Prevention of Muscle Accommodation
Muscle accommodation refers to the nature of how muscles adapt. Muscles adapt to the stress placed on them, but they adapt only as far as is required. So when you begin a new routine your body will adapt best for the first 4-8 weeks. After that marginal increases may continue but they will begin to slow down. So a better approach than performing the same program until progress stops, is to start a new program when progress slows. This is why most exercise sources an studies indicate that ideally workout programs should be changed every 4-8 weeks.

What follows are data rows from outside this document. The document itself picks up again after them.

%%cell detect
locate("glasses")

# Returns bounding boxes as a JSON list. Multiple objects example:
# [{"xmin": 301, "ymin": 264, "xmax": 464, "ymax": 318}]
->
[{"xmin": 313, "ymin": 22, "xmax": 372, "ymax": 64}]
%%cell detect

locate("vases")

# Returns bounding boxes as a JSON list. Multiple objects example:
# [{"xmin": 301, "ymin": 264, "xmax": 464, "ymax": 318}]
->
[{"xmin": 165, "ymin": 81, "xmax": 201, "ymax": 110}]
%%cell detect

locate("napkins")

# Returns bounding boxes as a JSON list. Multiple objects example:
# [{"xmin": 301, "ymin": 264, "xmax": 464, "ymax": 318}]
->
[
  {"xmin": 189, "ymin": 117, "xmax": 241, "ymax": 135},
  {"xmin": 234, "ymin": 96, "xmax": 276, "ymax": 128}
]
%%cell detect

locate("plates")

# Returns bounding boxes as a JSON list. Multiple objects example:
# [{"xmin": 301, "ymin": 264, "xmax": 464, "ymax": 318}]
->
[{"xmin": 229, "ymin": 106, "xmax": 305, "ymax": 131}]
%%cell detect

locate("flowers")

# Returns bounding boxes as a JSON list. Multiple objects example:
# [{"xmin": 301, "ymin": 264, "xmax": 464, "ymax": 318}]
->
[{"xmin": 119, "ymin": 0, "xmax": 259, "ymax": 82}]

This probably goes without saying. However, if you’re bored with a program you become less likely to perform it, or put your best effort into it, simple as that. The mind, body, and soul are hopelessly entwined. Study after study show the connection between the mind, emotional status, and performance. So having your “head in the game” is as much a reason for changing your program as is fostering physical progress. I’m not suggesting being bored is an appropriate excuse for not working out. I am suggesting however, that if you’re getting bored, changing it may help keep you engaged and prevent you from skipping workouts.